──────── EXTRACTED RECORDS ────────

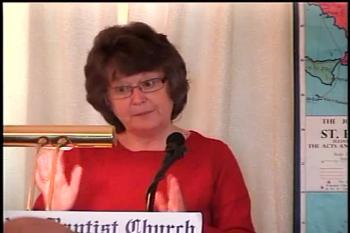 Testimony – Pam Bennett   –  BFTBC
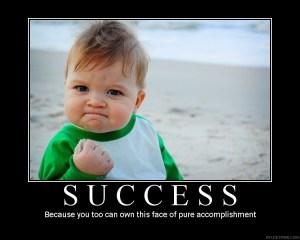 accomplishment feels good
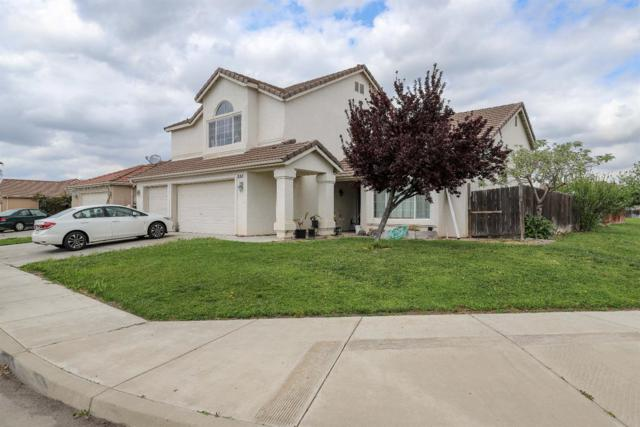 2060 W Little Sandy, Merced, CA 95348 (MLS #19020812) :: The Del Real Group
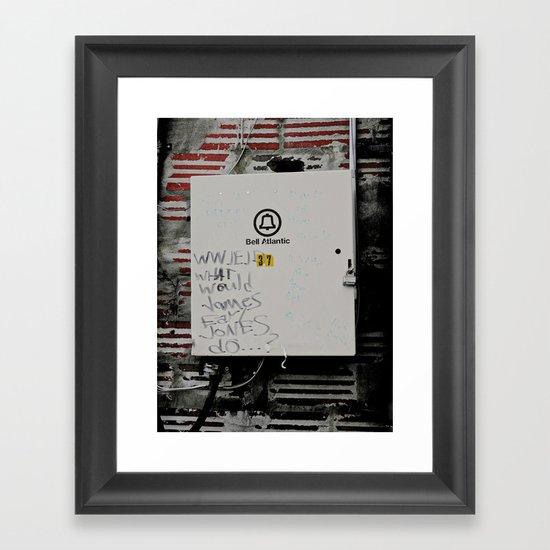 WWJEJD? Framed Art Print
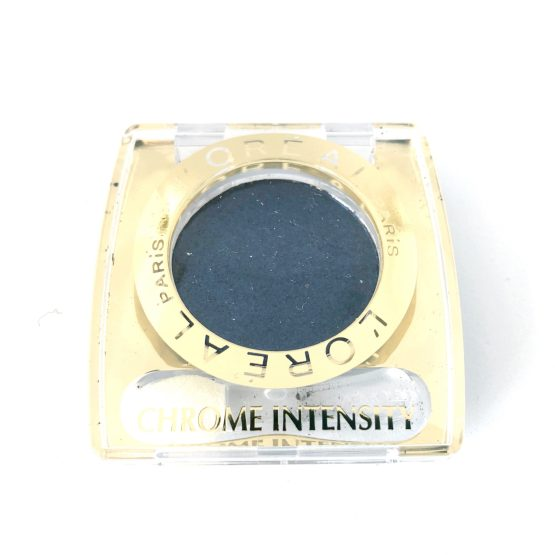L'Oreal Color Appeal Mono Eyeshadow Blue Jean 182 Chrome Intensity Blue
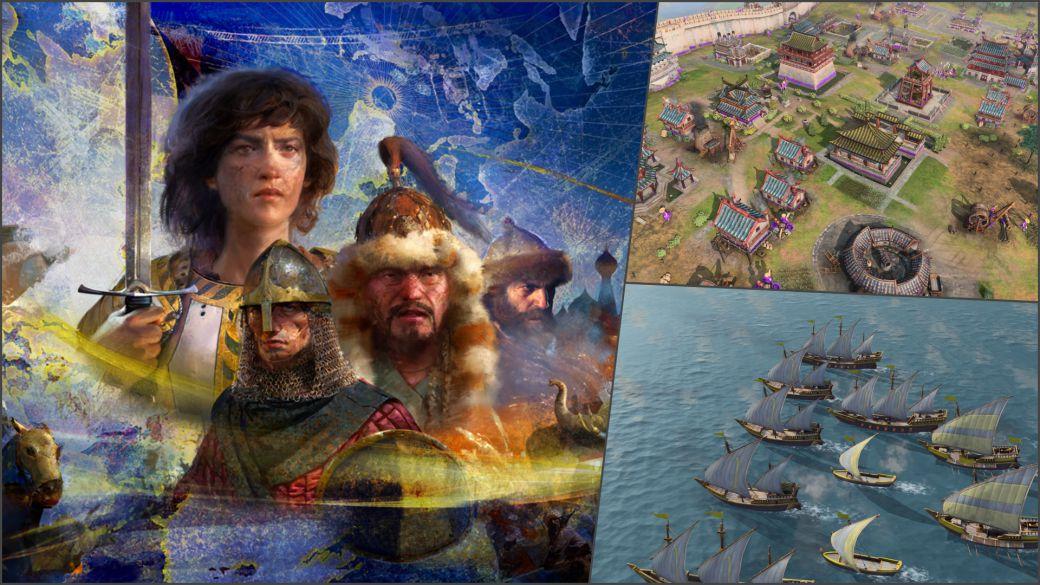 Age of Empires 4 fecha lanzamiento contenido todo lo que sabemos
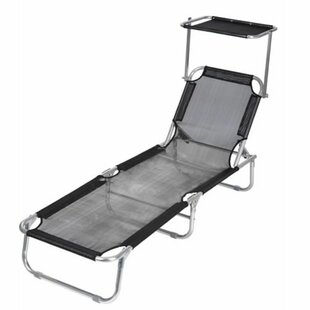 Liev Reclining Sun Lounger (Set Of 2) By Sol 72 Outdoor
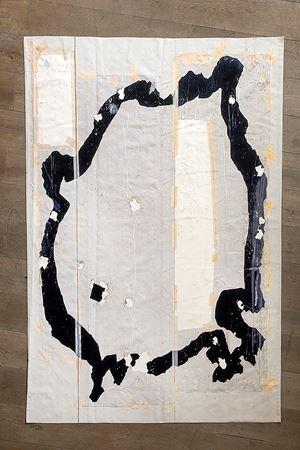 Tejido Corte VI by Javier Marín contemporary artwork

────────
──────── EXTRACTED RECORDS ────────

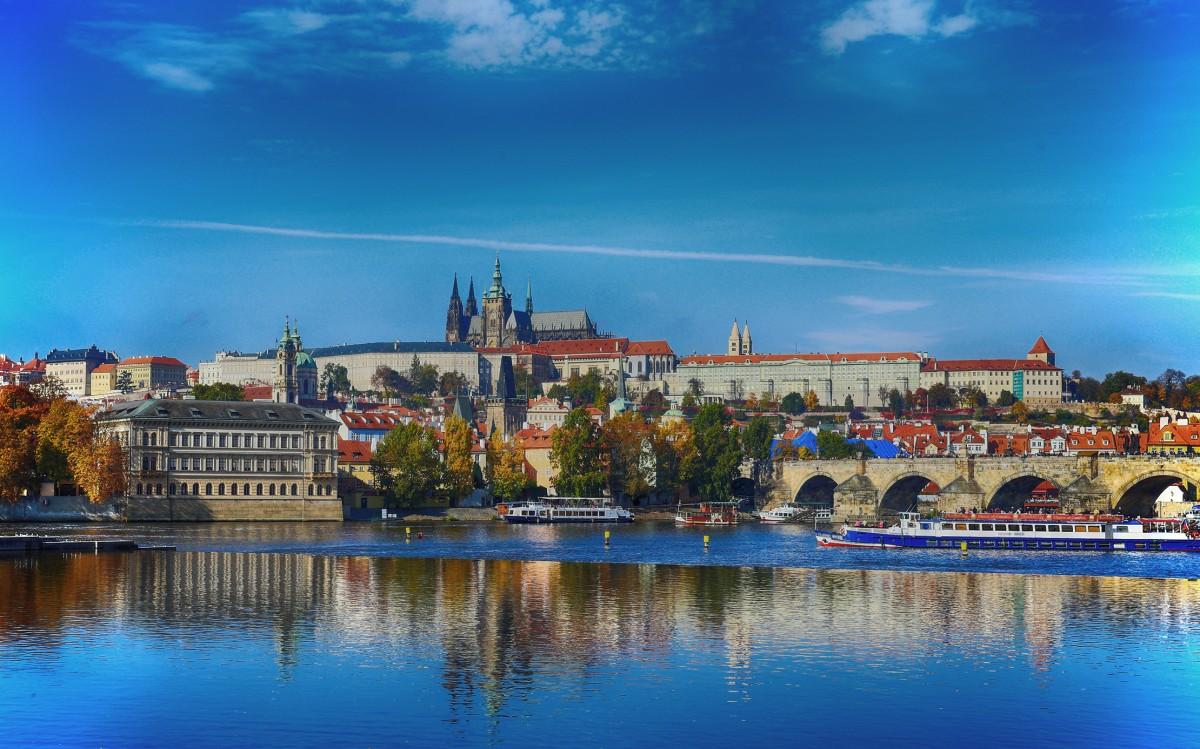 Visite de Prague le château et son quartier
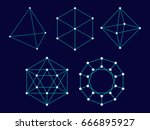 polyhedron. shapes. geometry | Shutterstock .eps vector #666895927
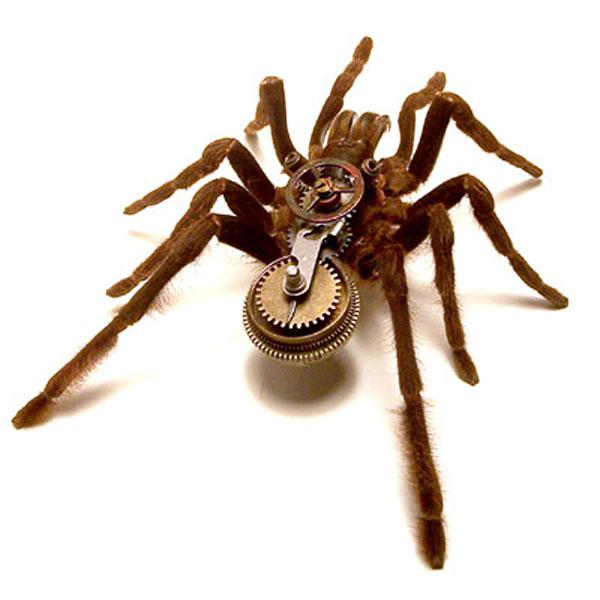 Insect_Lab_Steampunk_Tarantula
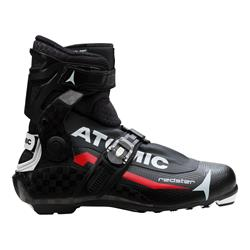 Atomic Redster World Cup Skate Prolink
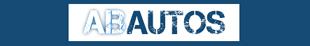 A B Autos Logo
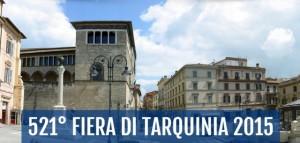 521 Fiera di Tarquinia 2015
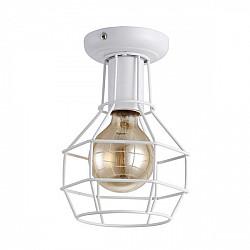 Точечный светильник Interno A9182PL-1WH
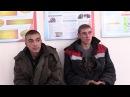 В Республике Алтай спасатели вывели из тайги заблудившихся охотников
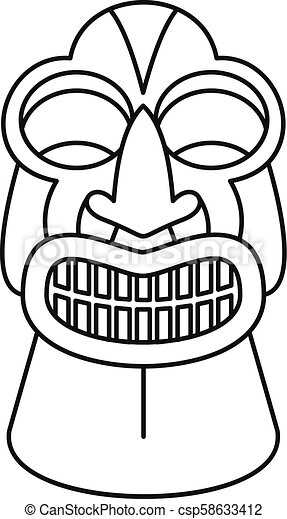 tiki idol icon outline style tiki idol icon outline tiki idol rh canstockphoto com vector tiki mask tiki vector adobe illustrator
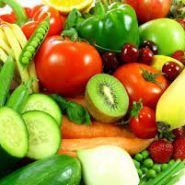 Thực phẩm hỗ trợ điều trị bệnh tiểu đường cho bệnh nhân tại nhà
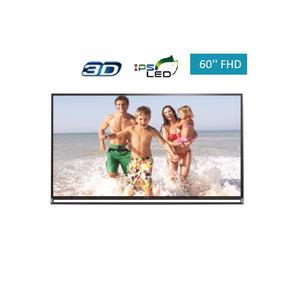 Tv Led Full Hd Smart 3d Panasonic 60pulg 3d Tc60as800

────────

WHAT IS NEEDED: Print exactly, with no pictures, the lines above from the one that holds "Atomic Redster World Cup Skate Prolink" through the one that holds "Tv Led Full", both of them included.

SOLUTION TO THIS EXERCISE:
 Atomic Redster World Cup Skate Prolink
 A B Autos Logo
 521 Fiera di Tarquinia 2015
 Точечный светильник Interno A9182PL-1WH
 В Республике Алтай спасатели вывели из тайги заблудившихся охотников
 tiki idol icon outline style tiki idol icon outline tiki idol rh canstockphoto com vector tiki mask tiki vector adobe illustrator
 Thực phẩm hỗ trợ điều trị bệnh tiểu đường cho bệnh nhân tại nhà
 Tv Led Full Hd Smart 3d Panasonic 60pulg 3d Tc60as800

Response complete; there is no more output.